7. How Long We Keep Your Data
We only keep your data for as long as we need it. This schedule details how long we keep different types of data and why.
| Type of Data | Retention Period | Reason (Justification) |
|---|---|---|
| Active Member Profile & Swap History | For as long as your account is active. | Performance of a Contract |
| Inactive/Closed Member Account Data | 3 years after account closure. | Legitimate Interest (dispute resolution) |
| Unsuccessful/Incomplete Member Applications | 2 years after application date. | Legitimate Interest (follow-up queries) |
| Special Category (Sensitive) Data | Deleted immediately upon account closure or withdrawal of consent. | Consent (no basis to hold) |
| Anonymised Statistical Data | Indefinitely. | Legitimate Interest (statistical reporting) |
| Financial Records (e.g., donations) | 7 years. | Legal Obligation (Revenue/company law) |
| Safeguarding or Serious Incident Reports | Indefinitely (Permanent). | Legal Obligation / Public Interest |
8. Your Data Protection Rights: Your Control
You have full control over your personal data. This section details your 8 rights under GDPR and how to exercise them.

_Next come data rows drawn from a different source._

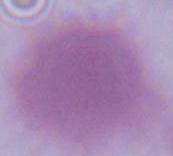
A red blood cell is seen. 1000x magnification. Photomicrograph.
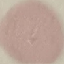

Summary:
  - Result: no malaria parasites seen
  - Stain: Giemsa
  - Preparation: thin blood film
  - Capture: smartphone through the microscope eyepiece
  - Image type: cell patch, automatically extracted from a larger field of view and resized to 64 × 64 pixels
Classify this cell by malaria status.
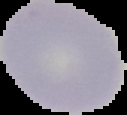
Uninfected.

image_size: 127×115 pixels
image_type: segmented cell region on a black background
preparation: thin blood smear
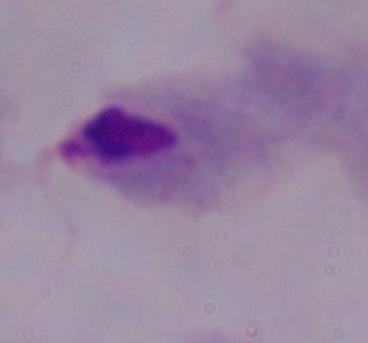

Summary:
  - Modality: micrograph
  - Magnification: 1000x
  - Identification: trichomonad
Assess this cell for malaria.
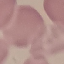

Uninfected.

Summary:
  - Capture: smartphone camera at the microscope eyepiece
  - Stain: Giemsa
  - Image type: automatically extracted cell patch, resized to 64 × 64 pixels
  - Preparation: thin blood film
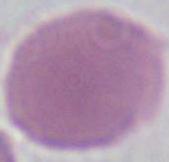
identification: erythrocyte
magnification: 1000x
modality: photomicrograph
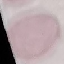
malaria_status: uninfected
capture: smartphone camera at the microscope eyepiece
image_type: cell patch, automatically extracted from a larger field of view and resized to 64 × 64 pixels
preparation: thin smear
stain: Giemsa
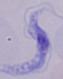
modality = micrograph
magnification = 1000x
identification = trypanosome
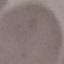
malaria status = uninfected
preparation = thin blood film
stain = Giemsa
image type = automatically extracted cell patch, resized to 64 × 64 pixels
capture = smartphone camera at the microscope eyepiece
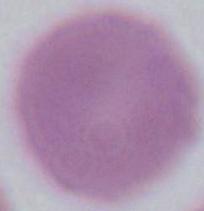
Summary:
  - Identification: erythrocyte
  - Magnification: 1000x
  - Modality: micrograph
Outline every Plasmodium parasite.
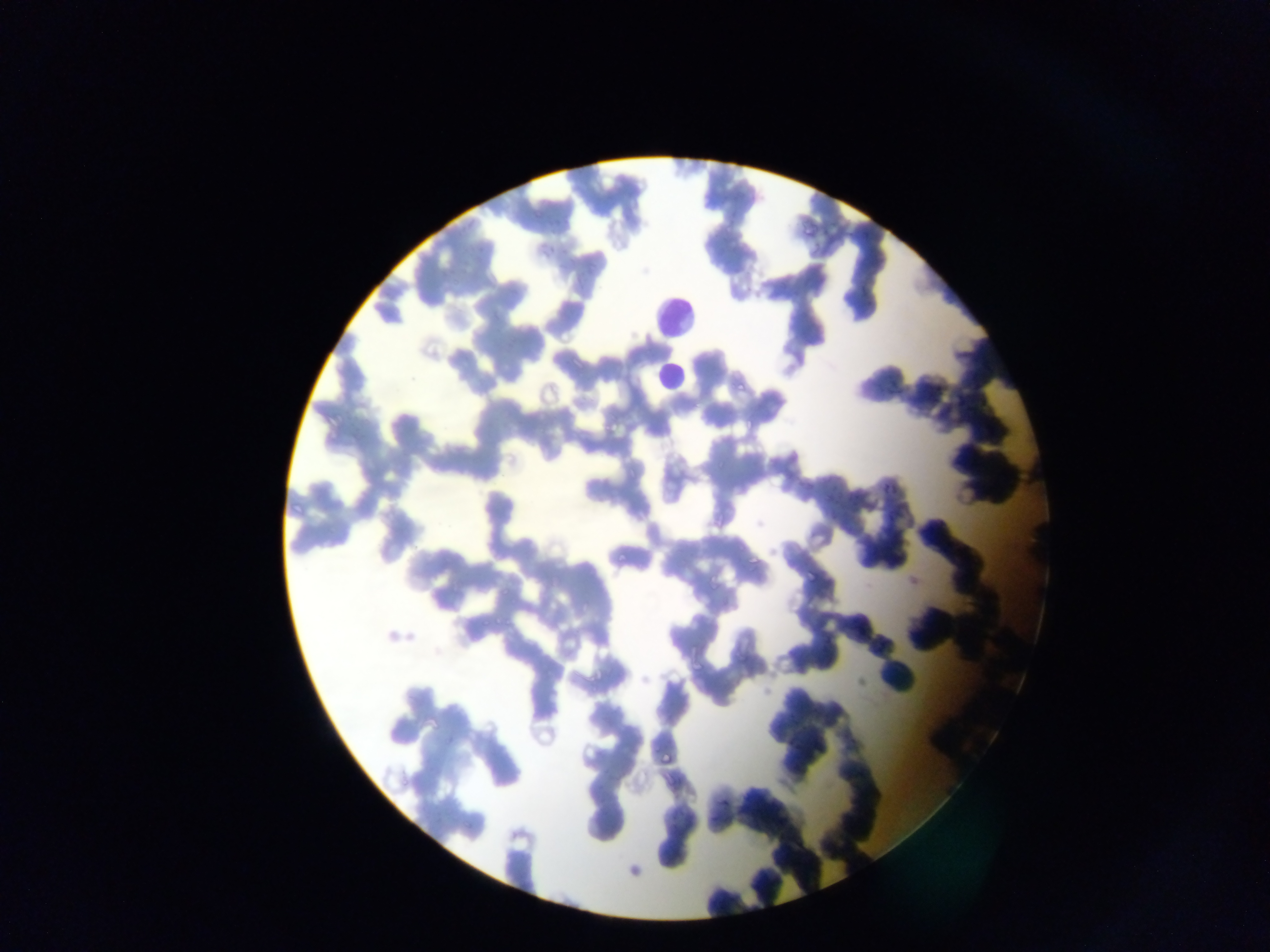

Approximate bounding boxes as [left, top, right, bottom] in pixels.
Plasmodium parasites: [736, 382, 746, 395], [747, 415, 756, 430], [604, 423, 611, 431], [752, 444, 764, 453], [718, 460, 726, 468], [799, 483, 813, 489], [882, 483, 890, 494], [890, 485, 900, 493], [290, 501, 305, 517], [616, 550, 625, 563], [747, 554, 758, 566], [707, 581, 718, 596], [502, 584, 513, 598], [582, 601, 592, 614], [495, 617, 504, 628], [482, 618, 490, 628], [505, 619, 514, 628], [692, 662, 705, 673], [659, 752, 675, 765], [399, 780, 410, 788], [462, 817, 476, 833].

preparation: thin blood smear
leukocyte_locations: 'approximate bounding boxes as [left, top, right, bottom] in pixels: [640, 278, 696, 347], [646, 361, 692, 401]'
country: Ghana
image_size: 1270×952 pixels
capture: mobile-phone photograph through a microscope
field_of_view: single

1. The Right to Be Informed
You have the right to be told how we use your data. This policy is our way of doing that.
2. The Right of Access
You can request a copy of all the personal data we hold about you.
3. The Right to Rectification
If your data is inaccurate or incomplete, you can ask us to correct it (or update it in your account).
4. The Right to Erasure
You can ask us to delete your personal data (unless we have a legal reason to keep it).
5. The Right to Restrict Processing
You can ask us to stop processing your data (but not delete it) in certain circumstances.
6. The Right to Data Portability
You can request a copy of your data in a common, machine-readable format (like a .csv file).
7. The Right to Object
You have the absolute right to object to us using your data for direct marketing (our newsletter).
8. Rights on Automated Decision-Making
We do not use your data for any automated decision-making or profiling.
9. How to Exercise Your Rights & Complain
We hope to resolve any concerns directly, but you have the right to complain to the Data Protection Commission (DPC).
Exercise Your Rights
To make a request regarding your data, please email us at:
[email protected]We will respond within one month, as required by law.
Lodge a Complaint with the DPC
If you are not satisfied, you can contact the Irish supervisory authority:
Website: www.dataprotection.ie
Address: 21 Fitzwilliam Square South, Dublin 2, D02 RD28.